A group of students stood outside the Met Police HQ

South London teens benefit from new Met Police internship

A group of south London teenagers have come together with police officers and staff from the Met to take part in an innovative new internship-style programme that aims to encourage young people from under-represented communities to consider a career in policing.

The ‘Elevated Aspirations‘ programme involves ten weeks of special mentoring from top black professionals in the criminal justice field, two weeks of work experience across a wide range of different Met units, and regular personal development coaching from professionals from that sector.

The cohort of 18 male and female teenagers, who are all aged 17 and in their first year in the sixth form at St Thomas the Apostle School and Sixth Form College in Nunhead, have just completed the work placements at the Met that enabled them to gain a valuable insight into the varied experiences of different Met officers and staff.

Doreen Sinclair-McCollins, chief executive of Elevated Aspirations, said: “Elevated Aspirations aims to contribute to a culture change within the Met Police, build bridges and strengthen relationships between police and the young, under-represented community members taking part.

“We also hope it will be a step toward helping the Met meeting its recruitment aspirations to increase the percentage of BAME new recruits and to change ‘generations of history’ between police and black communities.”

The whistle-stop tour of the organisation included sessions with firearms, forensics, the marine unit, the Territorial Support Group, Taskforce, custody and the 999 calls control centre.

They also got the chance to handle specialist equipment, try on kit, take part in role-plays on stop and search, shadow detectives on an investigation, and visit the courts at the Old Bailey.

The programme is a joint initiative from the long-serving Met schools officer PC Nsikan Etuk, educational consultant Sinclair-McCollins and ex-Met borough commander Victor Olisa.

PC Etuk, who has worked as a Met schools officer for 18 years and is based in Southwark, explained: “I wanted the youngsters to obtain a richer insight into the roles of the police through doing the programme, as well as to break down barriers and create more positive connections between officers and young people.

“At the start a small percentage of the group of 18 wanted to join but now over 90% expressed an interest in a future career with the Met, which is really encouraging.”

It aims to contribute to enhanced public service, trust and confidence through generating legitimacy for the Met and finding new ways for it to engage with minority communities.

The young participants all expressed an interest in the idea of community and policing at the outset and then took part in two initial assessment days.

From May they started receiving the first of a series of 13 inputs from leading black industry professionals on themes such as ‘using my voice’ and ‘barriers to progression’.

They have just finished gaining first-hand knowledge of the realities of policing through the two weeks of Met placements and marked the occasion with a ‘graduation’ ceremony for parents and supporters at an event in Kennington on Friday 22 July.

FORENSICS UNIT: The group got a chance to meet the forensics team and try on their gear

Sophie Linden, Deputy Mayor for Policing and Crime, was one of the speakers at the graduation event and said: “The Elevated Aspirations programme is a fantastic initiative that supports young people from Black and ethnic minority backgrounds to build a better future for themselves and their local communities.

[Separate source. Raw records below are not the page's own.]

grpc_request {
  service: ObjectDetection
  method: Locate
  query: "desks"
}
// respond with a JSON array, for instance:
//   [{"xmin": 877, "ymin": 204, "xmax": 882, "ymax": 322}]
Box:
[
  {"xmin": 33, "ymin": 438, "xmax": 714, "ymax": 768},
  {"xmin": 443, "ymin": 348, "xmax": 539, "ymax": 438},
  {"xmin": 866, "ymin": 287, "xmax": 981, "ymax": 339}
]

“Through expert mentoring and work placements, this programme gives young Londoners first-hand experience of the unique challenges that comes with working in the police and provides career opportunities in the Met Police and beyond.

“It also helps build trust and confidence in the Met Police, which is crucial in ensuring all Londoners feel protected and served.

“It has never been more important for young people to be engaged with policing and programmes like this will help to make sure the Met truly reflects and represents the experiences and needs of all Londoners.”

Two of the students taking part in the programme said they felt the time spent within the Met had enhanced their understanding of the force.

Brissi Bidi, 17, said: “I decided to join the programme for a few reasons, I had spare time but also I was interested in the manner that the police operate.

“I have found it enjoyable, eventful and inspiring and it’s changed my views on how it is to work in the police force, even making me seriously consider a role working in the firearms section in future.”

Esme Gustave, 17, added: “I wanted to join because I believe it’s important to bridge the gap between the Met and the ethnic minority groups in society.

“It’s given us the chance to gain an understanding of the Met and its sections and I have thoroughly enjoyed it, including meeting different people and establishing connections to regain that trust in the police.”

The group will continue to receive individual professional coaching until April, and the course leaders hope to offer the same opportunity to a new group from a different school in Southwark later in the year if funding can be secured.

The content of the qualification obtained by students who successfully complete the full programme is based on Ofqual’s Level 3, which is equivalent to A-level.

It could act as a precursor for those who want to apply for the apprenticeship route to becoming a Met officer, but is equally worthwhile for those who choose to pursue other careers as it allows them to gain crucial skills helping them to be more ‘work-ready’.